Take the line containing "[camera-trap image, curated labels]" and all lines after it, through the end of the material, and repeat them exactly, pictures left out.
_ _ _ _ _
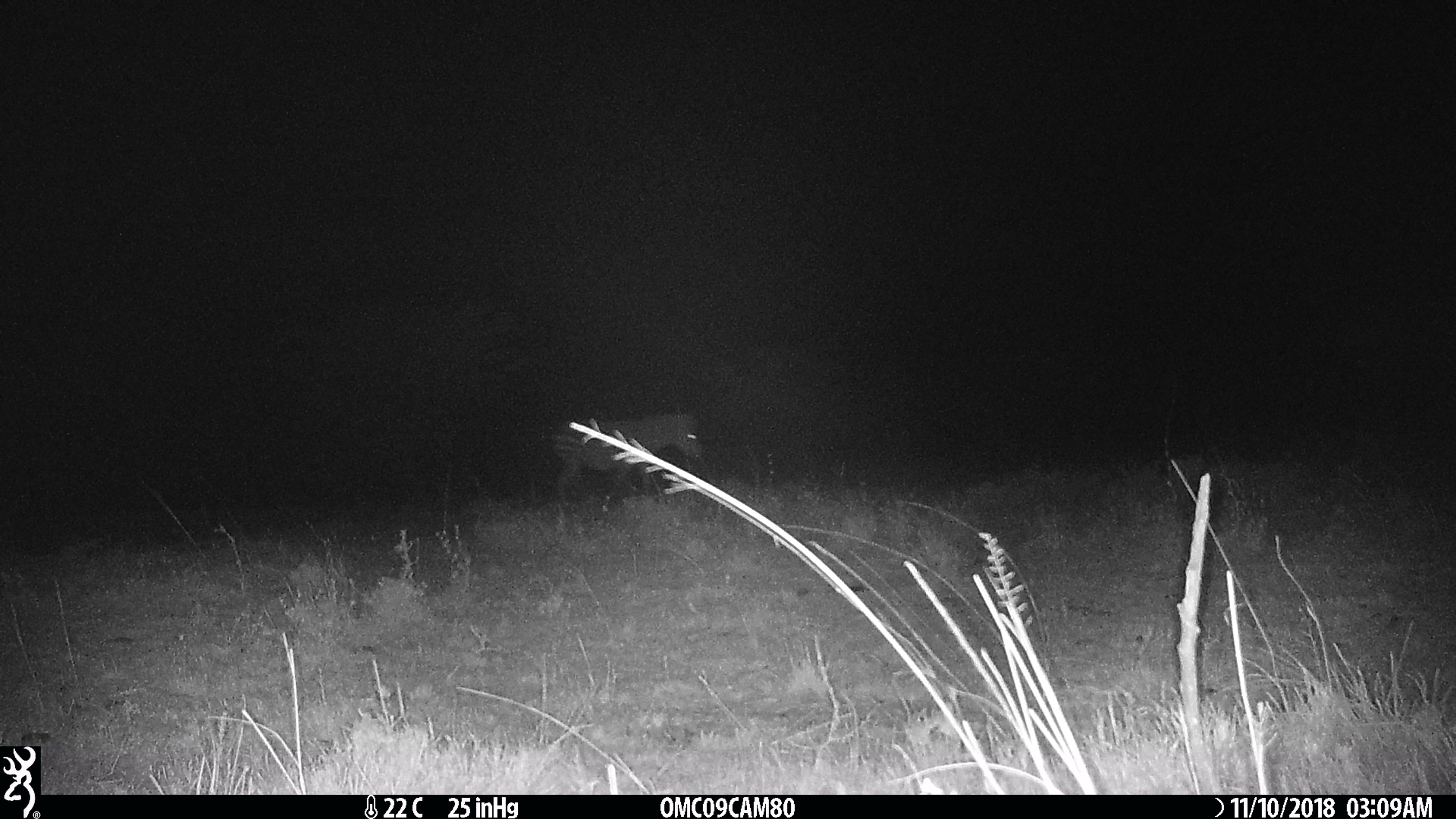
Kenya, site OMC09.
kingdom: Animalia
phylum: Chordata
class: Mammalia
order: Perissodactyla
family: Equidae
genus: Equus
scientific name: Equus quagga burchellii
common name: burchell's zebra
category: zebra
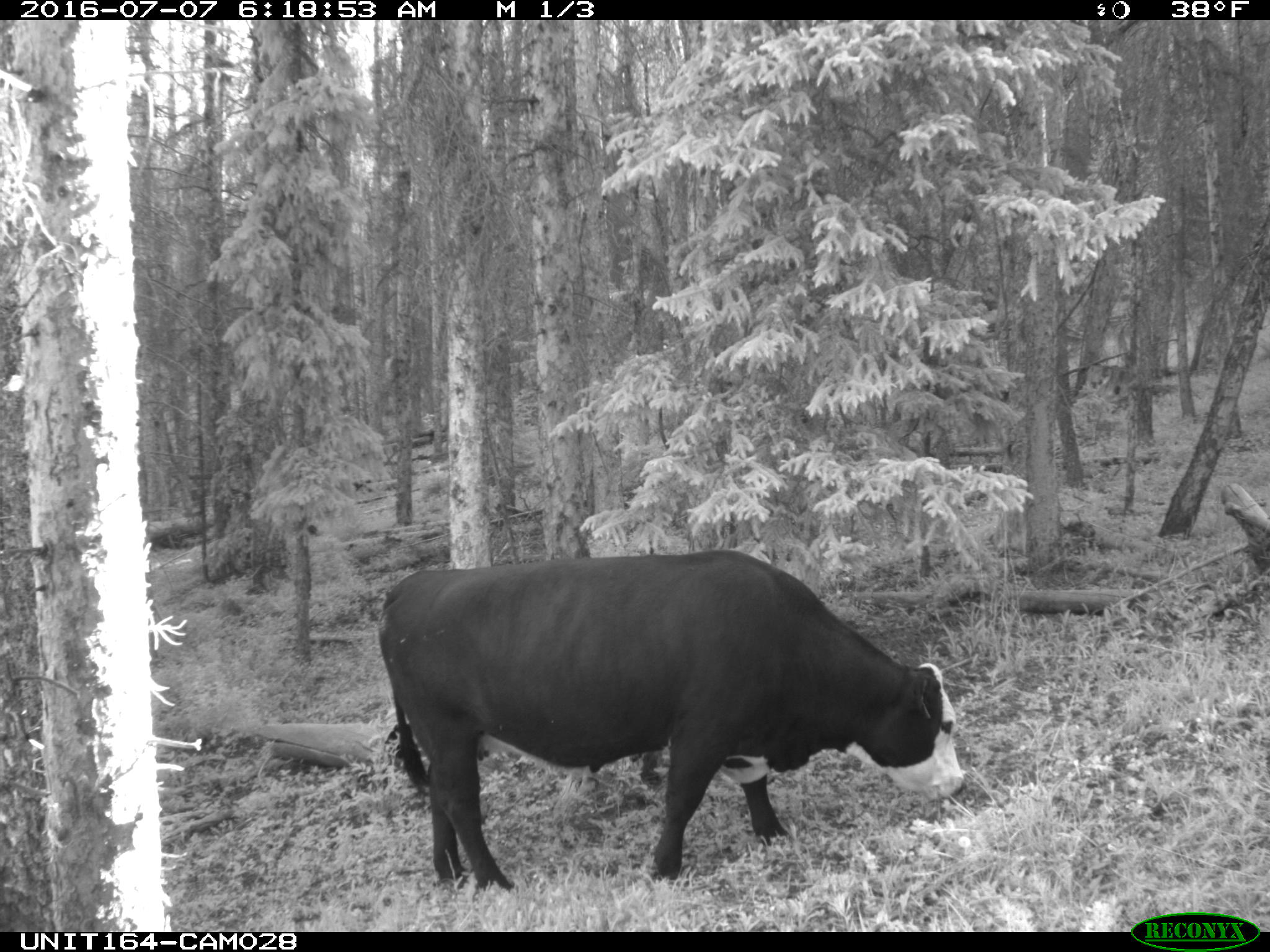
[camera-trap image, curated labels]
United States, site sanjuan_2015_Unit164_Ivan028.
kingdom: Animalia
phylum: Chordata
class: Mammalia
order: Artiodactyla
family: Bovidae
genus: Bos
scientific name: Bos taurus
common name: domestic cow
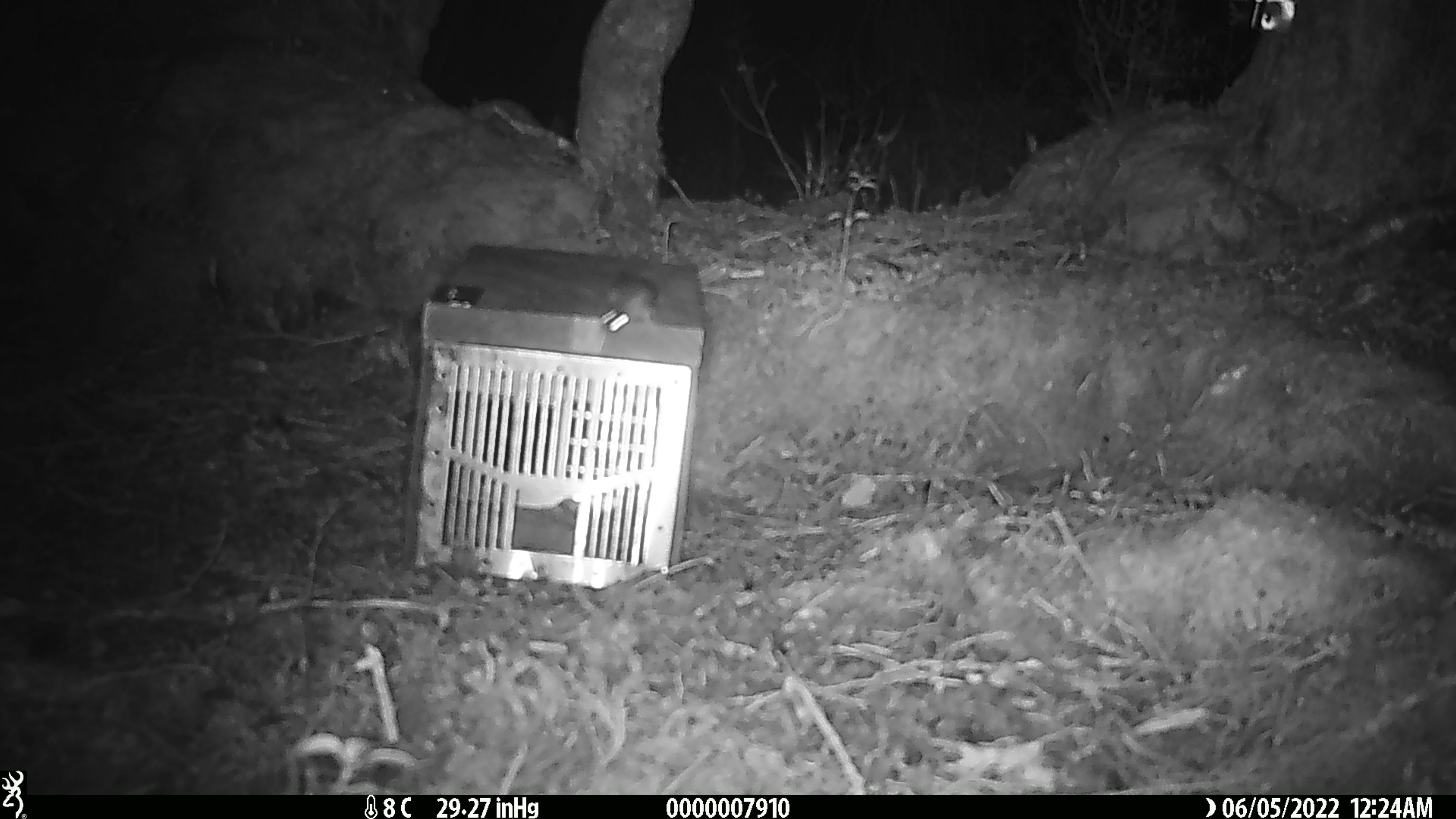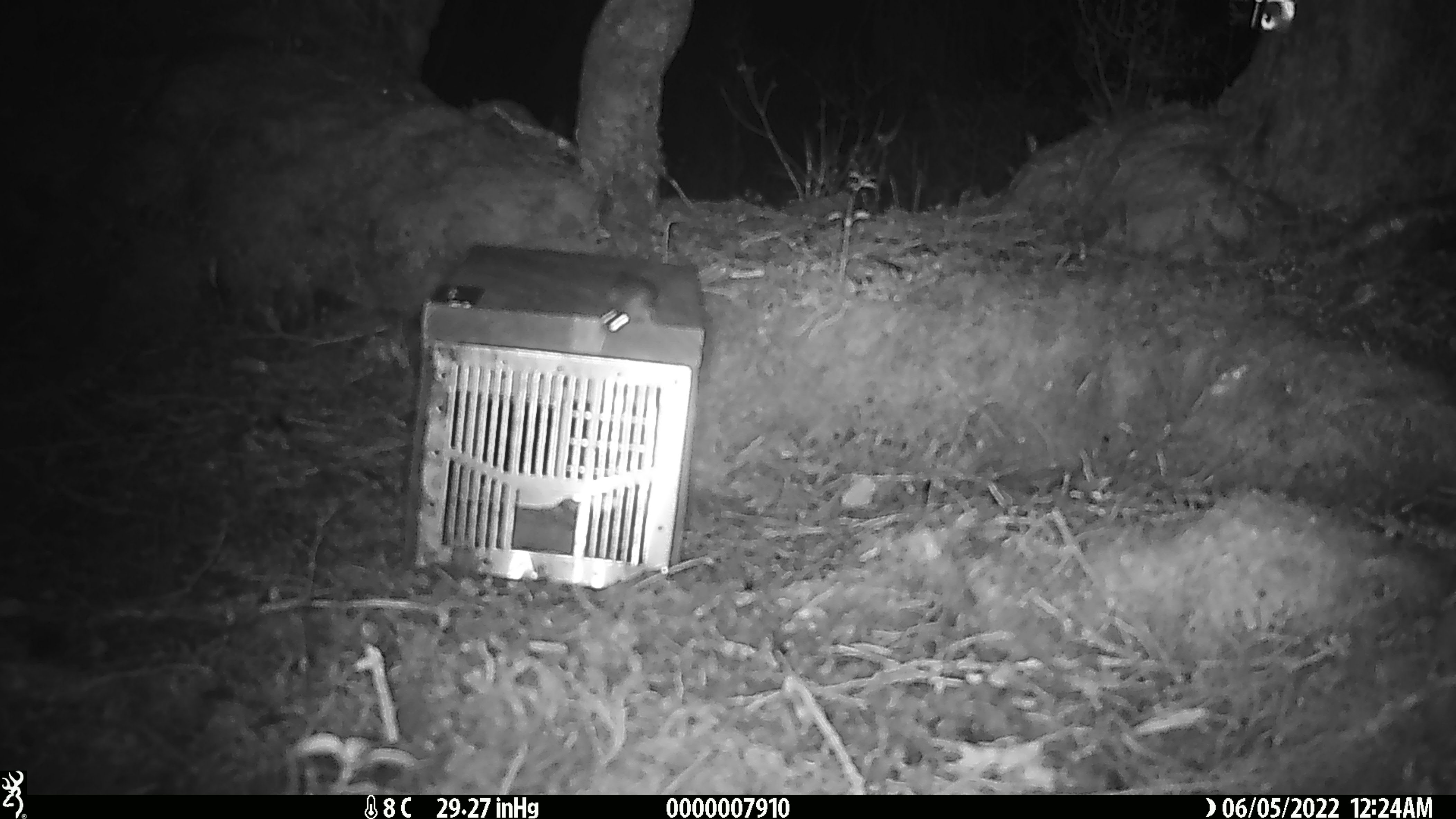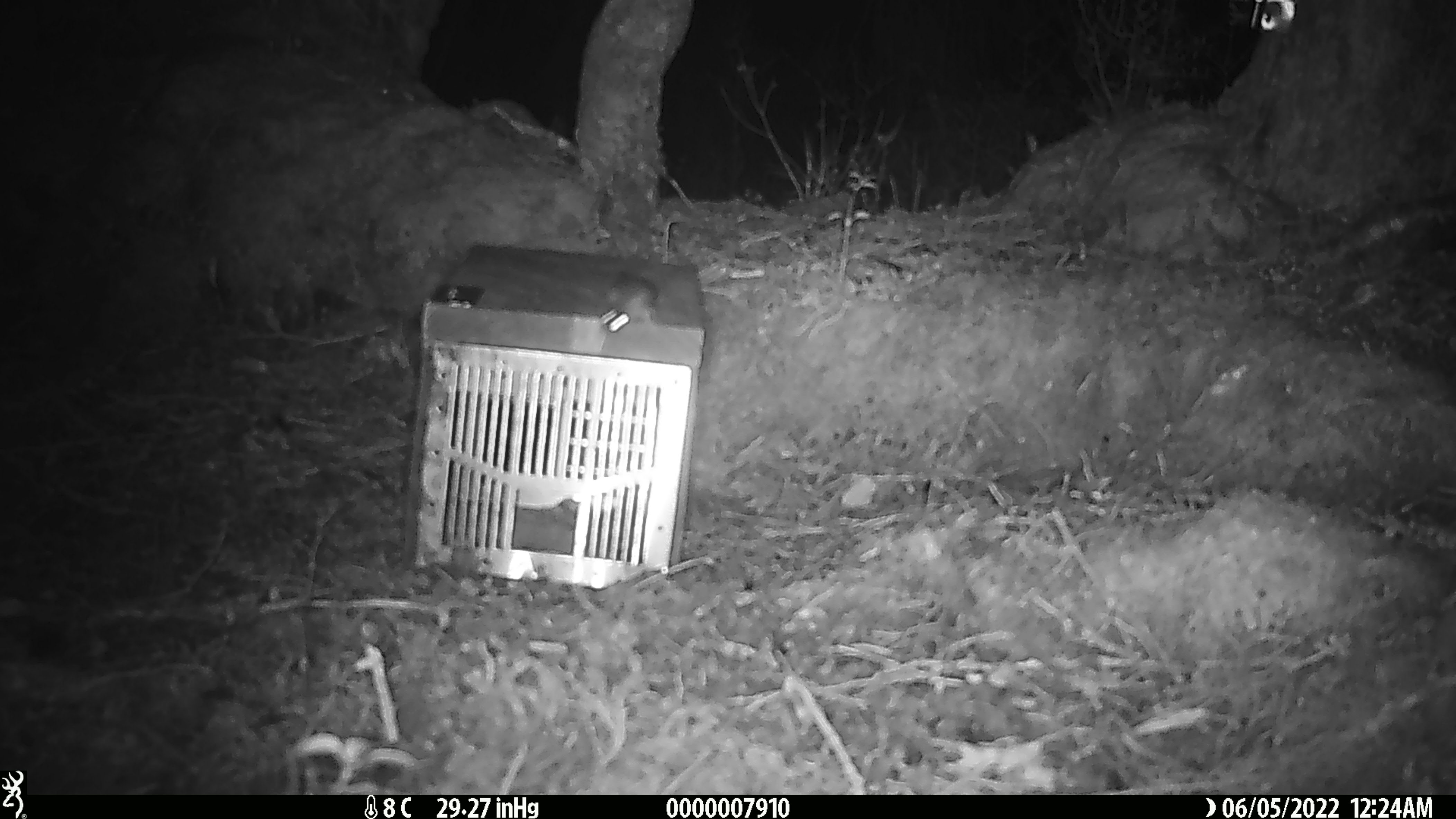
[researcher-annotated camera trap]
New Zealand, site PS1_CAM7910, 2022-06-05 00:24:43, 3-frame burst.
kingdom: Animalia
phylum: Chordata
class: Mammalia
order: Rodentia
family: Muridae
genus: Mus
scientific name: Mus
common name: mouse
_ _ _ _ _
Answer to the exercise
[camera-trap image, curated labels]
United States, site sanjuan_2015_Unit164_Ivan028.
kingdom: Animalia
phylum: Chordata
class: Mammalia
order: Artiodactyla
family: Bovidae
genus: Bos
scientific name: Bos taurus
common name: domestic cow
[researcher-annotated camera trap]
New Zealand, site PS1_CAM7910, 2022-06-05 00:24:43, 3-frame burst.
kingdom: Animalia
phylum: Chordata
class: Mammalia
order: Rodentia
family: Muridae
genus: Mus
scientific name: Mus
common name: mouse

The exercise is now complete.